Caressant le chien, il lui sentit le dos humide, pensa qu’on l’avait voulu noyer et, pour le réchauffer, le prit dans ses bras.

Rentrant chez lui il dit :

– J’amène un blessé, qu’en faut-il faire ?

– Le panser, répondit Claes.

Ulenspiegel mit le chien sur la table : Claes, Soetkin et lui virent alors, à la lumière de la lampe, un petit rousseau du Luxembourg blessé au dos. Soetkin épongea les plaies, les vêtit de baume et les enveloppa de linge. Ulenspiegel porta l’animal dans son lit, quoique Soetkin le voulût avoir dans le sien, redoutant, disait-elle, qu’Ulenspiegel, qui se remuait alors comme un diable dans un bénitier, ne blessât le rousseau en dormant.
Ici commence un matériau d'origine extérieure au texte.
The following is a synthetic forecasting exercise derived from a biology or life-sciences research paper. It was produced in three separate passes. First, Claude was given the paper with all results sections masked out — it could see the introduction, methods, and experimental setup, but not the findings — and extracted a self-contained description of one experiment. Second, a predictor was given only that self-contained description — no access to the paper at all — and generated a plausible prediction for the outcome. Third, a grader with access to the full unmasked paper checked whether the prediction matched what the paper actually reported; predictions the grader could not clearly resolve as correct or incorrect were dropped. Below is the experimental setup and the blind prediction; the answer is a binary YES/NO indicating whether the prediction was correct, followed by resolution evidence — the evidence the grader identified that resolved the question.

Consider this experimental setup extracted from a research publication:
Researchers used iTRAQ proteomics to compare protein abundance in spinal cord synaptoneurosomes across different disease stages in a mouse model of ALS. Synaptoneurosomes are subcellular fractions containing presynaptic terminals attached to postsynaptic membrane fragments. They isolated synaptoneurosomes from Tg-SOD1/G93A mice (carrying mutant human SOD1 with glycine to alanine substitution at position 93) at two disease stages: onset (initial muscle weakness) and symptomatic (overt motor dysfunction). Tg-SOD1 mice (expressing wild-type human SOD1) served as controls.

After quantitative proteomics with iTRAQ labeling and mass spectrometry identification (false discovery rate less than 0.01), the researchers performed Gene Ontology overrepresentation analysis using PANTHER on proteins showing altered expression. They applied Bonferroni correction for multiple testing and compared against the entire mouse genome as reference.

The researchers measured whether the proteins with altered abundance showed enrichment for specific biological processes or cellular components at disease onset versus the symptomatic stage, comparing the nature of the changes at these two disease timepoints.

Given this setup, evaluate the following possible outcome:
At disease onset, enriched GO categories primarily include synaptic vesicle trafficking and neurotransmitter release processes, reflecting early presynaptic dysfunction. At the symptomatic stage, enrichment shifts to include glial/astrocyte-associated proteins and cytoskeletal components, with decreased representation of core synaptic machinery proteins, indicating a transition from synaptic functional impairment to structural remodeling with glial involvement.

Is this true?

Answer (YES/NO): NO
Mais Ulenspiegel fit ce qu’il voulait et le soigna si bien qu’au bout de six jours le blessé marchait comme ses pareils avec grande suffisance de roquetaille.
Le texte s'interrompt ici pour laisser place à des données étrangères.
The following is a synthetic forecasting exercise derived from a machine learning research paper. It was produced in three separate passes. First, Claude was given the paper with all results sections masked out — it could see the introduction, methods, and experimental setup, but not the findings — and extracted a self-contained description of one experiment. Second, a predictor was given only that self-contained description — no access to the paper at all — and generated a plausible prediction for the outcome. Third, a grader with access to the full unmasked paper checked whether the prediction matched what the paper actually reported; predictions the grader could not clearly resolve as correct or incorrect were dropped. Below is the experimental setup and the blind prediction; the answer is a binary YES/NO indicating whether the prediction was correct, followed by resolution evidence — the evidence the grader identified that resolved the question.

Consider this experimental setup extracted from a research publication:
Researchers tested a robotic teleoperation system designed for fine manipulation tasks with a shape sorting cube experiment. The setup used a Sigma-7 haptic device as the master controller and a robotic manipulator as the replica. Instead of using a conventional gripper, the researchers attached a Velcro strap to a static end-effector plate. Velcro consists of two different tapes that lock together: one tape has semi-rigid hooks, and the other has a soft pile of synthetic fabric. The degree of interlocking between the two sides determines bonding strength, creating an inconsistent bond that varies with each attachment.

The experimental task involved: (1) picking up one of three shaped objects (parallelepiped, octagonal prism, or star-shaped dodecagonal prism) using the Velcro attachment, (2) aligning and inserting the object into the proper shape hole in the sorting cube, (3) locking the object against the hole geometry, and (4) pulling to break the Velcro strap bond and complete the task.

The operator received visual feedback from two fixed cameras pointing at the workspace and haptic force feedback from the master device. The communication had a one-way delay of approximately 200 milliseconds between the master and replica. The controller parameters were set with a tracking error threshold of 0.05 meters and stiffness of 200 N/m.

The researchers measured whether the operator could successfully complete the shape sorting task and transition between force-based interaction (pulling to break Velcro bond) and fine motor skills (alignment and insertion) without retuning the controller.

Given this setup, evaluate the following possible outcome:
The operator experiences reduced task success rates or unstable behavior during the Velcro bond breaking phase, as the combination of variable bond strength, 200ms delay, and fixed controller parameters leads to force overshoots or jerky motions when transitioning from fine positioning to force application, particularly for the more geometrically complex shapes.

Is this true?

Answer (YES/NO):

Et le schoolmeester, maître d’école, le nomma Titus Bibulus Schnouffius : Titus, en mémoire d’un certain empereur romain, lequel ramassait volontiers les chiens errants ; Bibulus, pour ce que le chien aimait la bruinbier d’amour ivrognial, et Schnouffius, pour ce que reniflant il boutait sans cesse le museau dans les trous de rats et de taupes.